Bitcoin Payment Services: The Softnote Solution
Clear evidence supports the demand for cryptocurrency, particularly Bitcoin, as a payment solution, and the market urgently needs a Bitcoin scaling solution, as Michael Saylor stated (Saylor, 2021). The Tectum Team believes they have developed the ultimate solution to the problems highlighted in this article with the Softnote.
The Softnote derives credibility from the Bitcoin system, as it transfers Bitcoin ownership. It addresses scalability issues because the Tectum blockchain, which can handle up to 1.3 million transactions and has fees close to zero, conducts this ownership transfer. Although the Tectum blockchain is new, users can settle their Softnote ownership by obtaining the private keys to the Bitcoin wallet it represents, meaning the trust needed to use the Softnote system relies on Bitcoin’s blockchain rather than the Tectum blockchain.
The Softnote also eliminates the barriers to entry created by wallets and exchanges, as it is not limited to an exchange or a wallet. People can print and exchange it like paper money, store it in an Apple wallet, send it through a messenger application, or transmit it over the phone using the Softnote serial number and its passcode.

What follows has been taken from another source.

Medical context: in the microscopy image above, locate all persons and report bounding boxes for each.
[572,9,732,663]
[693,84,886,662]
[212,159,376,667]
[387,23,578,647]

Bitcoin Payment Services Conclusion
In conclusion, there is a growing demand for Bitcoin as a payment service, driven by factors such as loss of faith in traditional financial systems and the need for decentralized solutions. While scalability and accessibility issues have hindered widespread adoption, innovative solutions like the Softnote could help bridge the gap, allowing Bitcoin to achieve its potential as a widely used payment method.
References
los, A. M. (2016). The Internet of Money. Merkle Bloom LLC.
Auer, R., Cornelli, G., & Frost, J. (2021). CBDCs: an opportunity for the monetary system. BIS Working Papers, 114.
Hayes, A. (2021). The Crypto Trader: How anyone can make money trading Bitcoin and other cryptocurrencies. Harriman House.
Maurer, B., Nelms, T. C., & Swartz, L. (2013). “When perhaps the real problem is money itself!”: The practical materiality of Bitcoin. Social Semiotics, 23(2), 261-277.
Mazzoleni, M. (2021). Money: A History. Reaktion Books.
Ravazzolo, F., & Sornette, D. (2021). Anti-Money Laundering and Bitcoin Adoption. Ledger, 6, 43-62.